Consegne:
(1) Rispondi alle seguenti domande basandoti sull'estratto della sentenza:
(a) A quanto ammontava l'IVA evasa recuperata con l'avviso di accertamento?
(b) Da quale Paese provenivano le auto usate importate?
(c) Quale disposizione prevede i requisiti soggettivi che i cedenti comunitari avrebbero dovuto possedere?
(2) Estrai dall'elenco tutte le righe in cui compare la parola "bracket".

Cass. civ. Sez. V, Sent., 28-06-2012, n. 10799

Sentenza scelta dal dott. Domenico Cirasole direttore del sito giuridico http://www.gadit.it/

Svolgimento del processo

La Commissione tributaria della regione Puglia sez. 11 Bari con sentenza 16.7.2009 n. 71 ha accolto l’appello proposto dall’Ufficio di Gioia del Colle della Agenzia delle Entrate, ed in totale riforma della sentenza di prime cure ha dichiarato legittimo l’avviso di accertamento emesso nei confronti di A.A. – n.q. di titolare della omonima ditta individuale esercente l’attività di commercio di autoveicoli -, con il quale era stata recuperata IVA evasa per Euro 328.352,00 a rettifica dei redditi di impresa indicati nella dichiarazione fiscale relativa all’anno 2003, per costi indeducibili ed illegittima applicazione del regime fiscale IVA c.d.

del margine sulla importazione dalla Germania di auto usate.

I Giudici territoriali rilevavano che la ditta italiana non aveva fornito prova che i cedenti comunitari da cui aveva importato i veicoli usati disponessero dei requisiti soggettivi previsti dal D.L. 23 febbraio 1995, n. 41, art. 36, comma 1 conv. in L. 22 marzo 1995, n. 85 per l’applicazione del regime fiscale speciale del margine di utile sulle importazioni di beni usati dai Paesi membri, con la conseguenza che le forniture in questioni rimanevano assoggettate all’ordinario regime IVA sugli acquisiti intracomunitari come disciplinato dal D.L. n. 331 del 1993 conv. in L. n. 427 del 1993.

Materiali forniti:

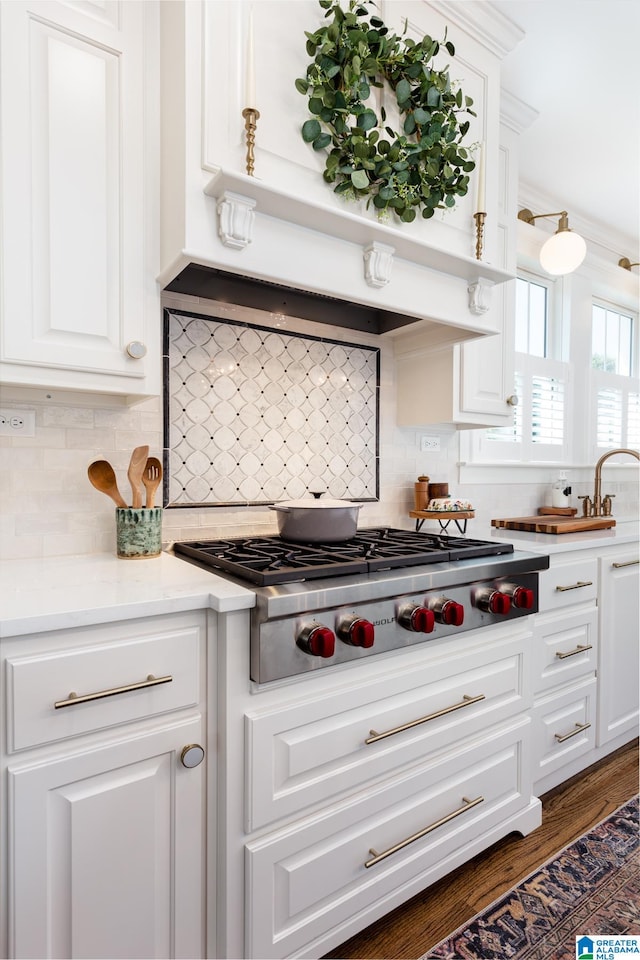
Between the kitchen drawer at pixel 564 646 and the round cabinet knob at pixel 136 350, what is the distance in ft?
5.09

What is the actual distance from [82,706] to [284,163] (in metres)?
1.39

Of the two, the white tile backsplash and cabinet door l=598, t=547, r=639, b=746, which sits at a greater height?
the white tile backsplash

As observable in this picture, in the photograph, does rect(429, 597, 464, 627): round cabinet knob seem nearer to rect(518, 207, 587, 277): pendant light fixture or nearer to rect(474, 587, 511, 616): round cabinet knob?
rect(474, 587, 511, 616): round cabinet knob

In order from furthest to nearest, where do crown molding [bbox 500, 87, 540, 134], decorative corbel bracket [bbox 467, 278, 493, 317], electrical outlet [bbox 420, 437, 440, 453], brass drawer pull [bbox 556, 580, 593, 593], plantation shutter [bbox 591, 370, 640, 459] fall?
* * *
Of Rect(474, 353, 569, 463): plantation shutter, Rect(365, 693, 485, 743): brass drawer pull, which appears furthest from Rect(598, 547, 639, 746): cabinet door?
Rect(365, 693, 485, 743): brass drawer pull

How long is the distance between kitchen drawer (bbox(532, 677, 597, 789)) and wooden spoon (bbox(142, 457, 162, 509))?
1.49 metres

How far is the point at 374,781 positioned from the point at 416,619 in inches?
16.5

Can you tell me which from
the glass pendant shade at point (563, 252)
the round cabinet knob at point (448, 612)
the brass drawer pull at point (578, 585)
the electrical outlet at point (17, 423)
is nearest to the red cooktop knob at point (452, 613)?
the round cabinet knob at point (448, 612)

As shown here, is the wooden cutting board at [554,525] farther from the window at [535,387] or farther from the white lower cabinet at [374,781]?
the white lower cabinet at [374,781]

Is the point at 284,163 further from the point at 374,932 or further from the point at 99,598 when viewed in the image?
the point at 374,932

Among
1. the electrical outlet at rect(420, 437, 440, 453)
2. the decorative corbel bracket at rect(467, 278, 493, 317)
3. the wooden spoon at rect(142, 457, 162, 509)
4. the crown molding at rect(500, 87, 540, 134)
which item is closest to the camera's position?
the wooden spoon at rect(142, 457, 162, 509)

Soluzioni:
(1)
(a) Euro 328.352,00.
(b) Dalla Germania.
(c) Il D.L. 23 febbraio 1995, n. 41, art. 36, comma 1, convertito in L. 22 marzo 1995, n. 85.

(2)
In order from furthest to nearest, where do crown molding [bbox 500, 87, 540, 134], decorative corbel bracket [bbox 467, 278, 493, 317], electrical outlet [bbox 420, 437, 440, 453], brass drawer pull [bbox 556, 580, 593, 593], plantation shutter [bbox 591, 370, 640, 459] fall?
2. the decorative corbel bracket at rect(467, 278, 493, 317)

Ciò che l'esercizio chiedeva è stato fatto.